Just curious if it could have been a bit more interesting if you went quarter of a stop down in aperture size, it seems a bit 'whited-out' in the top right corner. But it's a weighting issue of what is too dark and what is to light is I guess.

Good work!


----------



## Jaymz77 (Feb 21, 2008)

Another nice one! Great shot!


----------



## logan9967 (Feb 21, 2008)

very very nice, looks like railroad tracks almost


----------



## Roger (Feb 22, 2008)

DPW2007 said:


> I like!! Nicely caught!
> 
> David



thanks David.



Mesoam said:


> i'd hang it in my home



thanks very much, I do plan on getting a print done for the house.



GeorgeUK said:


> Super shot, dare I say a touch more contrast required?



geez George that's a tricky one with the high contrast areas already on the edge, I pushed it pretty far already with this processing.



petey said:


> i love this shot



thanks a lot.



trollmannen said:


> I really like the image I must say.
> 
> Just curious if it could have been a bit more interesting if you went quarter of a stop down in aperture size, it seems a bit 'whited-out' in the top right corner.
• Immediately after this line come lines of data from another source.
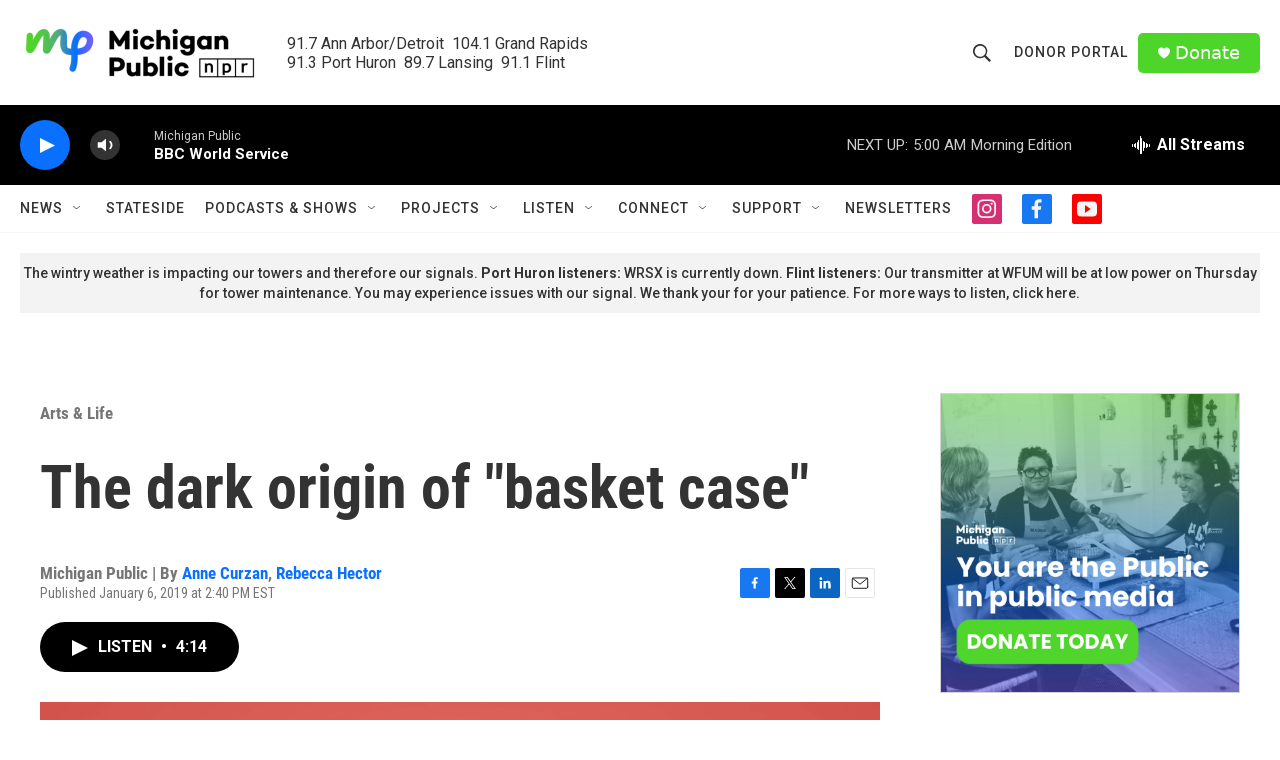

--- FILE ---
content_type: text/html; charset=utf-8
request_url: https://www.google.com/recaptcha/api2/aframe
body_size: 181
content:
<!DOCTYPE HTML><html><head><meta http-equiv="content-type" content="text/html; charset=UTF-8"></head><body><script nonce="6bU1C5Uu7hIhPm832hD_-w">/** Anti-fraud and anti-abuse applications only. See google.com/recaptcha */ try{var clients={'sodar':'https://pagead2.googlesyndication.com/pagead/sodar?'};window.addEventListener("message",function(a){try{if(a.source===window.parent){var b=JSON.parse(a.data);var c=clients[b['id']];if(c){var d=document.createElement('img');d.src=c+b['params']+'&rc='+(localStorage.getItem("rc::a")?sessionStorage.getItem("rc::b"):"");window.document.body.appendChild(d);sessionStorage.setItem("rc::e",parseInt(sessionStorage.getItem("rc::e")||0)+1);localStorage.setItem("rc::h",'1765519015700');}}}catch(b){}});window.parent.postMessage("_grecaptcha_ready", "*");}catch(b){}</script></body></html>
But it's a weighting issue of what is too dark and what is to light is I guess.
> 
> Good work!



yes a good point and as I said above it's the processing I chose that's put those areas on the border....the original had more detail but I really liked the end result of this. I could try a re-process and attempt to hold back some detail....



Jaymz77 said:


> Another nice one! Great shot!



thanks a lot.



logan9967 said:


> very very nice, looks like railroad tracks almost



heh heh indeed, I just had to walk to the end lol....glad you like it.


----------